Offline
Melbourne, Australia
friendofmegaman wrote:

I'm not sure actually... this fragment (talking about GB RAM):

OK, that is talking about the address bus, which is 16-bit (64K), those are the addresses you use to write to / read from many different components in the GameBoy, it is not a break-down of what is stored in RAM.

Offline
Melbourne, Australia
friendofmegaman wrote:

Now I'm a bit confused are there two RAMs?

...right next to the CPU:

Offline
Boston, MA

rom is read from the cart as necessary, thats why games crash if you yank the cart out while playing. to my knowledge there are 2 sram chips in the gb, both 8kb, one for VRAM and one for the rest of the ram used by the cpu. if you only read the vram chip you'll only have access to tile and map data. i think you're right on other assumptions though, if you read both ram chips you should be able to use the data to assemble frames.. as long as the gb doesnt crash lol

Offline
CA

I see, so the RAM space is composed of VRAM and working RAM.
So it appears that CPU "sees" those two as a single chunk if data is that correct?
If so then when Arduino reads from the RAM we need to fix the addresses?

So from the implementation POV we're gonna need several shift registers (e.g. 8x8), two dual RAM chips.

Now I'm beginning to doubt is this idea really worth it.

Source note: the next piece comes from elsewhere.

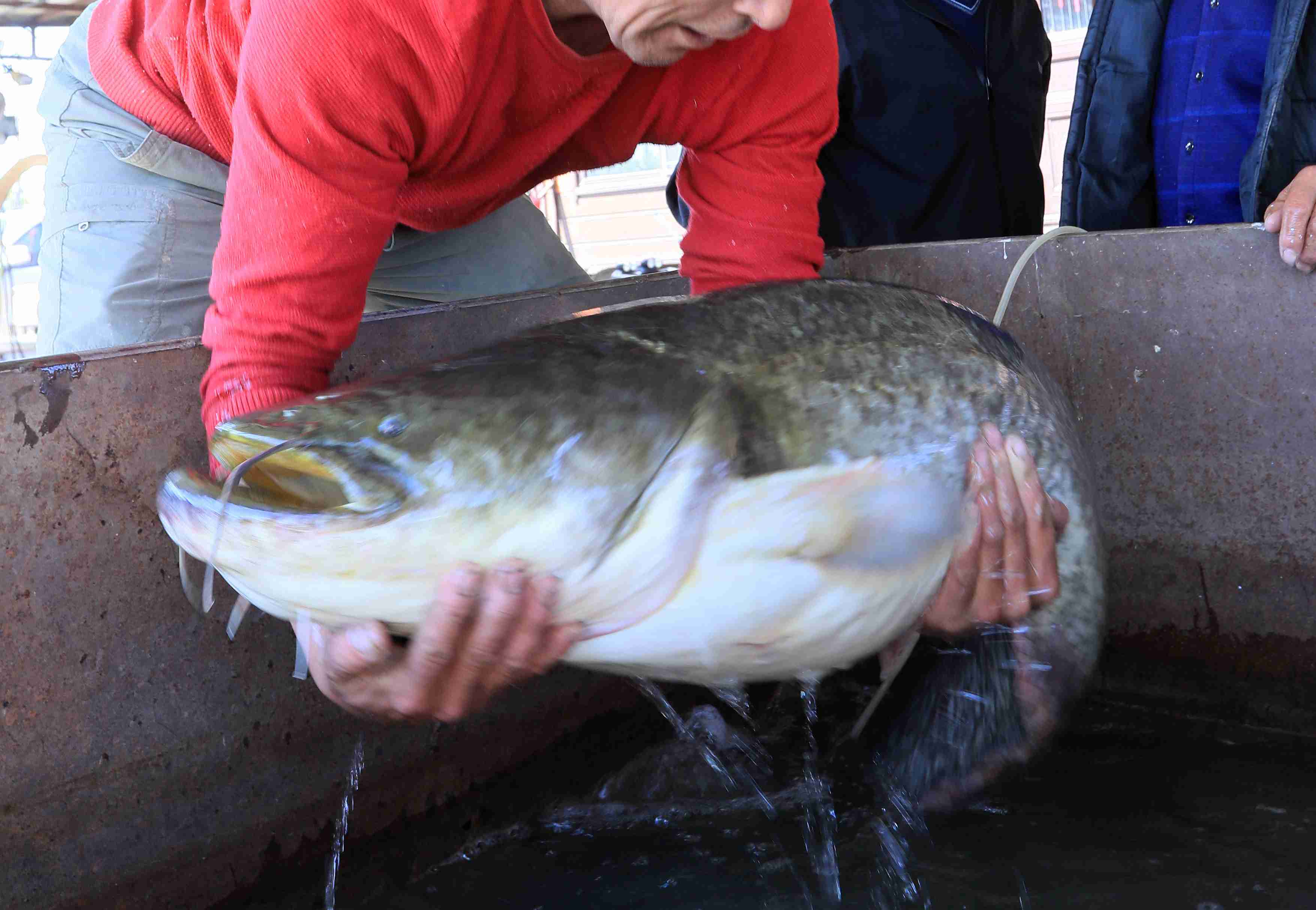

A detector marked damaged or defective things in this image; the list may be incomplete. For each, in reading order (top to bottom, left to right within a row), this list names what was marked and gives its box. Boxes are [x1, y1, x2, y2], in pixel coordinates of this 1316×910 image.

rusted metal wall [2, 226, 1316, 910]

It's too much work to do for just video out... on the other hand I at least can comprehend it unlike FPGA that I have absolutely no idea about.

Anyways I'd like to see how's rvan's idea with shift registers before doing something that hardcore.
Also Nitro's suggestion seems easier to implement, so we should not be hasty here.

Offline
uXe wrote:
rvan wrote:

Good news.  But can the Arduino (or Teensy) access the RAM at 4.19 MHz, and when it is not providing the clock signal itself?  Clearly, we wouldn't have to read the RAM every single clock cycle, though.  Let's look more into whether the data stored in VRAM is in fact useful to us.

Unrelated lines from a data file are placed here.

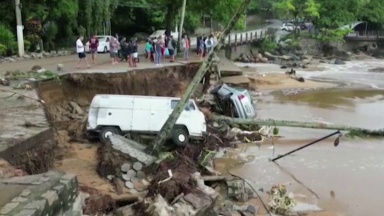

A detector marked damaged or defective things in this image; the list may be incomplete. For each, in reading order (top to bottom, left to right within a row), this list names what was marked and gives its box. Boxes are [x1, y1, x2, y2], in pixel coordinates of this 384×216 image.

damaged car [208, 84, 256, 118]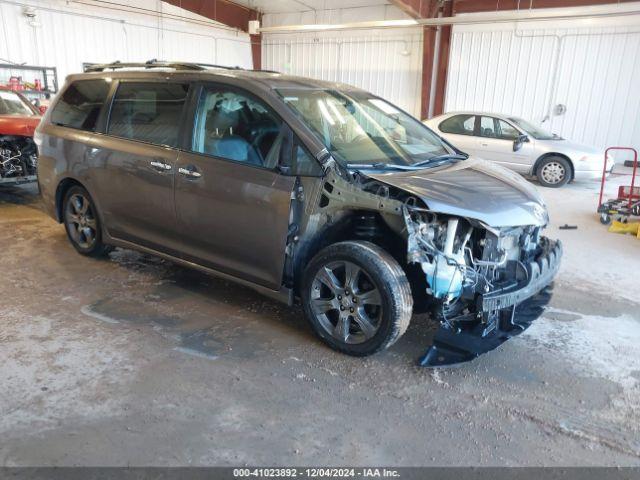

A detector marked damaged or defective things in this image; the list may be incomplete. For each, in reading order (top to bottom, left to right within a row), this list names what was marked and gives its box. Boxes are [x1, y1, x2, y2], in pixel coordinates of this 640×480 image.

damaged toyota sienna [37, 62, 564, 366]
crumpled hood [364, 156, 552, 227]
crushed front end [402, 206, 564, 368]
damaged bumper [420, 238, 564, 366]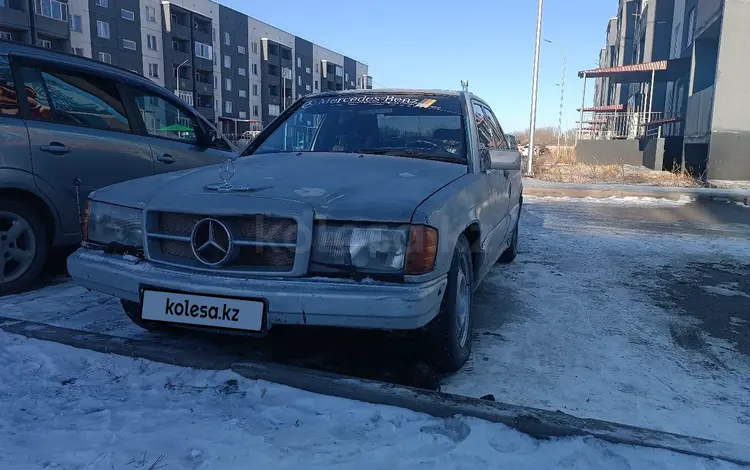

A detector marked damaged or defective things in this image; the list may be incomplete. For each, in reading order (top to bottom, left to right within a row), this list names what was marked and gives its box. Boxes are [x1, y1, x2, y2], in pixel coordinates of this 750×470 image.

...it's SRAM (static) so it doesn't need to be clocked / refreshed the way DRAM (dynamic) does, here's a memory map:

I realize I wasn't entirely clear in what I was asking.  Rather, I was wondering whether the microcontroller would be able access the RAM while something else (i.e., the Game Boy), clocked at 4.19 MHz, was accessing it, as we would presumably have to access it between the Game Boy's read/writes.  It seems like the dual access SRAM solves this issue, though.

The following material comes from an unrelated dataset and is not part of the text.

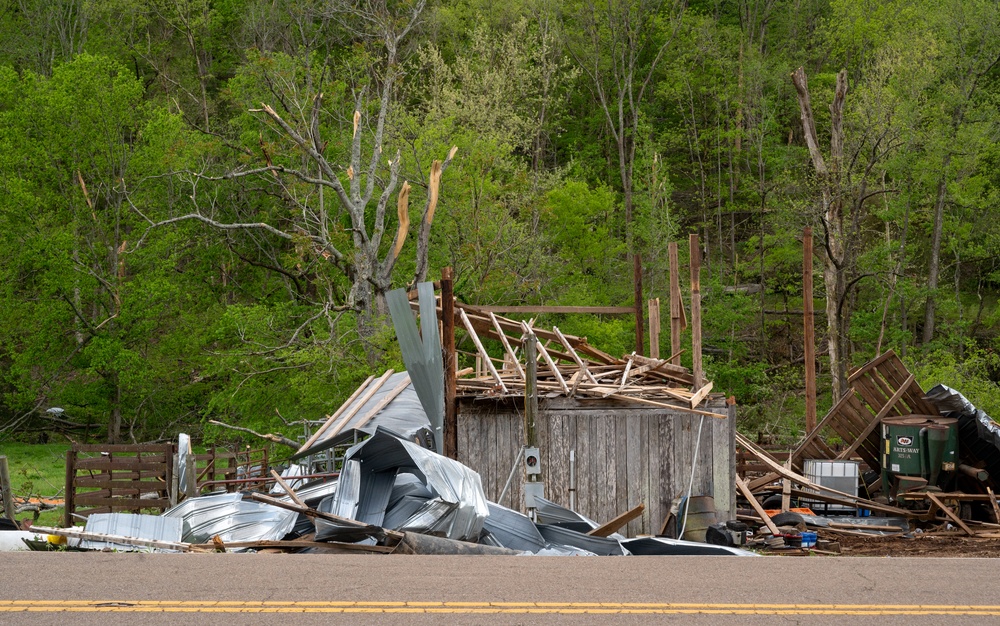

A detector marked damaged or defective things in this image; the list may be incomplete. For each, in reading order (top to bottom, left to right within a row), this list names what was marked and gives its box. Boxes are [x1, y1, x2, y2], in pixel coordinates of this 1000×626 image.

Other than the complexity of the RAM-snooping approach, my main concern is whether an Arduino/Teensy can in fact access the RAM as fast as the Game Boy updates it.  Does anyone have benchmarks for Arduino/Teensy RAM access?

Also, either bandwidth or processing power becomes a major issue here. We would either have to send all 8 kB of VRAM Data (+OAM etc.) every frame, or do enough processing on the microcontroller to work out which data we do need to send (which would amount to the MAP every frame and tile data + OAM when the tilebank is changed).  This is assuming whatever is running on the Game Boy is using sprites in a normal way.  The situation would be quite different for things like the Game Boy Camera and possibly LSDJ.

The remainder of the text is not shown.